Prices may be firm, rather than flat
sThis suggests that the softening of sugar prices, expected due to the sharp recovery in sugar output in the coming season, is unlikely to materialise for now. Instead, domestic sugar prices could remain firm in the Rs 17-18 a kg range, which would amount to a 10 per cent increase over the previous year's levels. Given that most sugar producers will register substantial volume growth this fiscal due to higher crushing volumes, even marginally higher prices may deliver a significant boost to earnings. A clear picture of the change in sugarcane acreage in Maharashtra on account of the recent floods is as yet unavailable.

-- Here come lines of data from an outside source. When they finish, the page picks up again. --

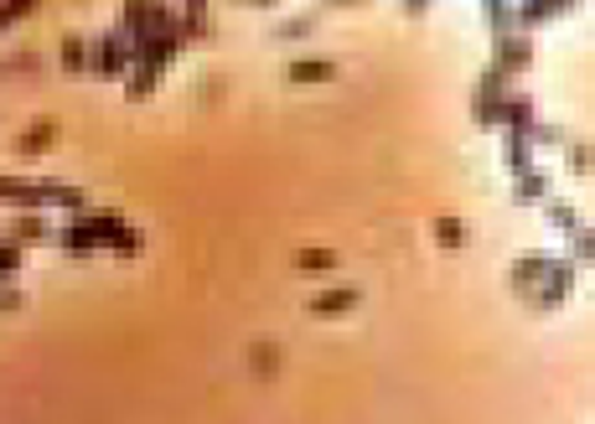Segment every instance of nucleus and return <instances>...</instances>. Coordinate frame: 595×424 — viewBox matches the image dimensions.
<instances>
[{
    "label": "nucleus",
    "mask_w": 595,
    "mask_h": 424,
    "mask_svg": "<svg viewBox=\"0 0 595 424\" xmlns=\"http://www.w3.org/2000/svg\"><path fill=\"white\" fill-rule=\"evenodd\" d=\"M321 6H363V0H321Z\"/></svg>",
    "instance_id": "34"
},
{
    "label": "nucleus",
    "mask_w": 595,
    "mask_h": 424,
    "mask_svg": "<svg viewBox=\"0 0 595 424\" xmlns=\"http://www.w3.org/2000/svg\"><path fill=\"white\" fill-rule=\"evenodd\" d=\"M492 68H497V73H508V78L528 73V68H533V42H528V32L492 37Z\"/></svg>",
    "instance_id": "3"
},
{
    "label": "nucleus",
    "mask_w": 595,
    "mask_h": 424,
    "mask_svg": "<svg viewBox=\"0 0 595 424\" xmlns=\"http://www.w3.org/2000/svg\"><path fill=\"white\" fill-rule=\"evenodd\" d=\"M109 249H114V254H125V259H135V254L145 249V233L125 223V228H119V233H114V244H109Z\"/></svg>",
    "instance_id": "26"
},
{
    "label": "nucleus",
    "mask_w": 595,
    "mask_h": 424,
    "mask_svg": "<svg viewBox=\"0 0 595 424\" xmlns=\"http://www.w3.org/2000/svg\"><path fill=\"white\" fill-rule=\"evenodd\" d=\"M590 254H595V238H590V228L580 223V228L570 233V254H564V259H570V264H590Z\"/></svg>",
    "instance_id": "27"
},
{
    "label": "nucleus",
    "mask_w": 595,
    "mask_h": 424,
    "mask_svg": "<svg viewBox=\"0 0 595 424\" xmlns=\"http://www.w3.org/2000/svg\"><path fill=\"white\" fill-rule=\"evenodd\" d=\"M6 244H16V249L52 244V223L42 218V212H16V223H11V233H6Z\"/></svg>",
    "instance_id": "8"
},
{
    "label": "nucleus",
    "mask_w": 595,
    "mask_h": 424,
    "mask_svg": "<svg viewBox=\"0 0 595 424\" xmlns=\"http://www.w3.org/2000/svg\"><path fill=\"white\" fill-rule=\"evenodd\" d=\"M130 68H135V37L125 32V26H109L99 42H88V78L125 83Z\"/></svg>",
    "instance_id": "1"
},
{
    "label": "nucleus",
    "mask_w": 595,
    "mask_h": 424,
    "mask_svg": "<svg viewBox=\"0 0 595 424\" xmlns=\"http://www.w3.org/2000/svg\"><path fill=\"white\" fill-rule=\"evenodd\" d=\"M0 73H6V68H0Z\"/></svg>",
    "instance_id": "37"
},
{
    "label": "nucleus",
    "mask_w": 595,
    "mask_h": 424,
    "mask_svg": "<svg viewBox=\"0 0 595 424\" xmlns=\"http://www.w3.org/2000/svg\"><path fill=\"white\" fill-rule=\"evenodd\" d=\"M482 16H487V32L492 37H508L513 32V0H482Z\"/></svg>",
    "instance_id": "18"
},
{
    "label": "nucleus",
    "mask_w": 595,
    "mask_h": 424,
    "mask_svg": "<svg viewBox=\"0 0 595 424\" xmlns=\"http://www.w3.org/2000/svg\"><path fill=\"white\" fill-rule=\"evenodd\" d=\"M575 275H580V264H570V259H559V254H554L544 285L528 295V311H559L564 300H570V290H575Z\"/></svg>",
    "instance_id": "2"
},
{
    "label": "nucleus",
    "mask_w": 595,
    "mask_h": 424,
    "mask_svg": "<svg viewBox=\"0 0 595 424\" xmlns=\"http://www.w3.org/2000/svg\"><path fill=\"white\" fill-rule=\"evenodd\" d=\"M0 68H11V73H37V57L21 52V57H11V63H0Z\"/></svg>",
    "instance_id": "31"
},
{
    "label": "nucleus",
    "mask_w": 595,
    "mask_h": 424,
    "mask_svg": "<svg viewBox=\"0 0 595 424\" xmlns=\"http://www.w3.org/2000/svg\"><path fill=\"white\" fill-rule=\"evenodd\" d=\"M544 212H549V223H554V228H559V233H575V228H580V223H585V218H580V212H575V207H570V202H554V197H549V202H544Z\"/></svg>",
    "instance_id": "22"
},
{
    "label": "nucleus",
    "mask_w": 595,
    "mask_h": 424,
    "mask_svg": "<svg viewBox=\"0 0 595 424\" xmlns=\"http://www.w3.org/2000/svg\"><path fill=\"white\" fill-rule=\"evenodd\" d=\"M21 254H26V249H16V244H6V238H0V285H11V280H16Z\"/></svg>",
    "instance_id": "29"
},
{
    "label": "nucleus",
    "mask_w": 595,
    "mask_h": 424,
    "mask_svg": "<svg viewBox=\"0 0 595 424\" xmlns=\"http://www.w3.org/2000/svg\"><path fill=\"white\" fill-rule=\"evenodd\" d=\"M0 202L16 212H42L47 207V181L32 176H0Z\"/></svg>",
    "instance_id": "6"
},
{
    "label": "nucleus",
    "mask_w": 595,
    "mask_h": 424,
    "mask_svg": "<svg viewBox=\"0 0 595 424\" xmlns=\"http://www.w3.org/2000/svg\"><path fill=\"white\" fill-rule=\"evenodd\" d=\"M528 125H533V94L508 88V94H502V130H523L528 135Z\"/></svg>",
    "instance_id": "11"
},
{
    "label": "nucleus",
    "mask_w": 595,
    "mask_h": 424,
    "mask_svg": "<svg viewBox=\"0 0 595 424\" xmlns=\"http://www.w3.org/2000/svg\"><path fill=\"white\" fill-rule=\"evenodd\" d=\"M425 11H430V0H404V16H409V21H420Z\"/></svg>",
    "instance_id": "33"
},
{
    "label": "nucleus",
    "mask_w": 595,
    "mask_h": 424,
    "mask_svg": "<svg viewBox=\"0 0 595 424\" xmlns=\"http://www.w3.org/2000/svg\"><path fill=\"white\" fill-rule=\"evenodd\" d=\"M311 32H316V16H290V21L275 26L280 42H301V37H311Z\"/></svg>",
    "instance_id": "25"
},
{
    "label": "nucleus",
    "mask_w": 595,
    "mask_h": 424,
    "mask_svg": "<svg viewBox=\"0 0 595 424\" xmlns=\"http://www.w3.org/2000/svg\"><path fill=\"white\" fill-rule=\"evenodd\" d=\"M513 202H518V207H544V202H549V176H544L539 166H528V171H518V187H513Z\"/></svg>",
    "instance_id": "10"
},
{
    "label": "nucleus",
    "mask_w": 595,
    "mask_h": 424,
    "mask_svg": "<svg viewBox=\"0 0 595 424\" xmlns=\"http://www.w3.org/2000/svg\"><path fill=\"white\" fill-rule=\"evenodd\" d=\"M52 145H57V119H37L32 130L16 135V156H21V161H42Z\"/></svg>",
    "instance_id": "9"
},
{
    "label": "nucleus",
    "mask_w": 595,
    "mask_h": 424,
    "mask_svg": "<svg viewBox=\"0 0 595 424\" xmlns=\"http://www.w3.org/2000/svg\"><path fill=\"white\" fill-rule=\"evenodd\" d=\"M21 311V290L16 285H0V316H16Z\"/></svg>",
    "instance_id": "30"
},
{
    "label": "nucleus",
    "mask_w": 595,
    "mask_h": 424,
    "mask_svg": "<svg viewBox=\"0 0 595 424\" xmlns=\"http://www.w3.org/2000/svg\"><path fill=\"white\" fill-rule=\"evenodd\" d=\"M435 244L440 249H466V223L461 218H435Z\"/></svg>",
    "instance_id": "21"
},
{
    "label": "nucleus",
    "mask_w": 595,
    "mask_h": 424,
    "mask_svg": "<svg viewBox=\"0 0 595 424\" xmlns=\"http://www.w3.org/2000/svg\"><path fill=\"white\" fill-rule=\"evenodd\" d=\"M575 6L580 0H513V32H533V26H544V21L570 16Z\"/></svg>",
    "instance_id": "5"
},
{
    "label": "nucleus",
    "mask_w": 595,
    "mask_h": 424,
    "mask_svg": "<svg viewBox=\"0 0 595 424\" xmlns=\"http://www.w3.org/2000/svg\"><path fill=\"white\" fill-rule=\"evenodd\" d=\"M295 269H301V275H332V269H337V249H301V254H295Z\"/></svg>",
    "instance_id": "17"
},
{
    "label": "nucleus",
    "mask_w": 595,
    "mask_h": 424,
    "mask_svg": "<svg viewBox=\"0 0 595 424\" xmlns=\"http://www.w3.org/2000/svg\"><path fill=\"white\" fill-rule=\"evenodd\" d=\"M564 140H570V135H564L559 125H539V119L528 125V145L533 150H564Z\"/></svg>",
    "instance_id": "20"
},
{
    "label": "nucleus",
    "mask_w": 595,
    "mask_h": 424,
    "mask_svg": "<svg viewBox=\"0 0 595 424\" xmlns=\"http://www.w3.org/2000/svg\"><path fill=\"white\" fill-rule=\"evenodd\" d=\"M145 11H151V0H125V16H119V26H125L130 37L145 32Z\"/></svg>",
    "instance_id": "28"
},
{
    "label": "nucleus",
    "mask_w": 595,
    "mask_h": 424,
    "mask_svg": "<svg viewBox=\"0 0 595 424\" xmlns=\"http://www.w3.org/2000/svg\"><path fill=\"white\" fill-rule=\"evenodd\" d=\"M57 57H63V73L68 78H83L88 73V42L73 32V37H63V52H57Z\"/></svg>",
    "instance_id": "16"
},
{
    "label": "nucleus",
    "mask_w": 595,
    "mask_h": 424,
    "mask_svg": "<svg viewBox=\"0 0 595 424\" xmlns=\"http://www.w3.org/2000/svg\"><path fill=\"white\" fill-rule=\"evenodd\" d=\"M471 119H476L482 130H502V94L476 88V94H471Z\"/></svg>",
    "instance_id": "14"
},
{
    "label": "nucleus",
    "mask_w": 595,
    "mask_h": 424,
    "mask_svg": "<svg viewBox=\"0 0 595 424\" xmlns=\"http://www.w3.org/2000/svg\"><path fill=\"white\" fill-rule=\"evenodd\" d=\"M502 166H508L513 176L533 166V145H528L523 130H502Z\"/></svg>",
    "instance_id": "13"
},
{
    "label": "nucleus",
    "mask_w": 595,
    "mask_h": 424,
    "mask_svg": "<svg viewBox=\"0 0 595 424\" xmlns=\"http://www.w3.org/2000/svg\"><path fill=\"white\" fill-rule=\"evenodd\" d=\"M363 306V290L357 285H332V290H316L311 300H306V311L316 316V321H337V316H347V311H357Z\"/></svg>",
    "instance_id": "4"
},
{
    "label": "nucleus",
    "mask_w": 595,
    "mask_h": 424,
    "mask_svg": "<svg viewBox=\"0 0 595 424\" xmlns=\"http://www.w3.org/2000/svg\"><path fill=\"white\" fill-rule=\"evenodd\" d=\"M52 244L63 249V254H78V259L83 254H99V238H94V228H88L83 212H68V223L52 233Z\"/></svg>",
    "instance_id": "7"
},
{
    "label": "nucleus",
    "mask_w": 595,
    "mask_h": 424,
    "mask_svg": "<svg viewBox=\"0 0 595 424\" xmlns=\"http://www.w3.org/2000/svg\"><path fill=\"white\" fill-rule=\"evenodd\" d=\"M37 6H42V0H0V32H11V26L26 21Z\"/></svg>",
    "instance_id": "23"
},
{
    "label": "nucleus",
    "mask_w": 595,
    "mask_h": 424,
    "mask_svg": "<svg viewBox=\"0 0 595 424\" xmlns=\"http://www.w3.org/2000/svg\"><path fill=\"white\" fill-rule=\"evenodd\" d=\"M244 6H280V0H244Z\"/></svg>",
    "instance_id": "35"
},
{
    "label": "nucleus",
    "mask_w": 595,
    "mask_h": 424,
    "mask_svg": "<svg viewBox=\"0 0 595 424\" xmlns=\"http://www.w3.org/2000/svg\"><path fill=\"white\" fill-rule=\"evenodd\" d=\"M83 218H88V228H94V238H99V249H109V244H114V233H119V228H125V218H119V212H94V207H88V212H83Z\"/></svg>",
    "instance_id": "19"
},
{
    "label": "nucleus",
    "mask_w": 595,
    "mask_h": 424,
    "mask_svg": "<svg viewBox=\"0 0 595 424\" xmlns=\"http://www.w3.org/2000/svg\"><path fill=\"white\" fill-rule=\"evenodd\" d=\"M564 166L575 176H590V140H564Z\"/></svg>",
    "instance_id": "24"
},
{
    "label": "nucleus",
    "mask_w": 595,
    "mask_h": 424,
    "mask_svg": "<svg viewBox=\"0 0 595 424\" xmlns=\"http://www.w3.org/2000/svg\"><path fill=\"white\" fill-rule=\"evenodd\" d=\"M337 78V63H332V57H295V63H290V83H332Z\"/></svg>",
    "instance_id": "12"
},
{
    "label": "nucleus",
    "mask_w": 595,
    "mask_h": 424,
    "mask_svg": "<svg viewBox=\"0 0 595 424\" xmlns=\"http://www.w3.org/2000/svg\"><path fill=\"white\" fill-rule=\"evenodd\" d=\"M171 6H187V0H171Z\"/></svg>",
    "instance_id": "36"
},
{
    "label": "nucleus",
    "mask_w": 595,
    "mask_h": 424,
    "mask_svg": "<svg viewBox=\"0 0 595 424\" xmlns=\"http://www.w3.org/2000/svg\"><path fill=\"white\" fill-rule=\"evenodd\" d=\"M47 207L88 212V192H83V187H73V181H47Z\"/></svg>",
    "instance_id": "15"
},
{
    "label": "nucleus",
    "mask_w": 595,
    "mask_h": 424,
    "mask_svg": "<svg viewBox=\"0 0 595 424\" xmlns=\"http://www.w3.org/2000/svg\"><path fill=\"white\" fill-rule=\"evenodd\" d=\"M254 368L270 373V368H275V347H254Z\"/></svg>",
    "instance_id": "32"
}]
</instances>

The State is expected to account for the major portion of the increased output this year. If there is a reduction in the crop, this could further tighten supplies and bolster sugar prices.
Investment outlook
After the recent appreciation in prices, frontline sugar stocks such as Balrampur Chini Mills, EID Parry, Bajaj Hindusthan and Bannari Amman Sugars trade at price-earnings multiples of about 14-15 times their trailing 12-month earnings. Strong prospects for earnings growth over this fiscal may leave room for a further 10-15 per cent appreciation in these stocks. However, this is a risky time to enter frontline stocks, as their valuation levels are stiff compared to other commodity businesses. That these valuations are reckoned on earnings at the peak of the sugar cycle also pegs up the risk. Among the mid-sized companies, investors can consider taking exposure to the KCP Sugars stock. With its price-earnings multiple at about seven times its trailing earnings, it appears attractively valued vis-à-vis its peers. Investors in sugar stocks need to take an active approach to profit booking at this juncture. With the sugar cycle already at its peak, earnings prospects for the companies could be significantly altered by relatively small changes in crop prospects or sugar prices. There is also a strong possibility of a cyclical reversal in sugar prices a year down the line, as good rains in the current year could substantially improve the sugarcane prospects for the 2006-07 season. Apart from this, the size of the sugarcane crop in Maharashtra this year and the actual quantum of exports shipped out during this season, would be important factors to watch for those holding sugar stocks.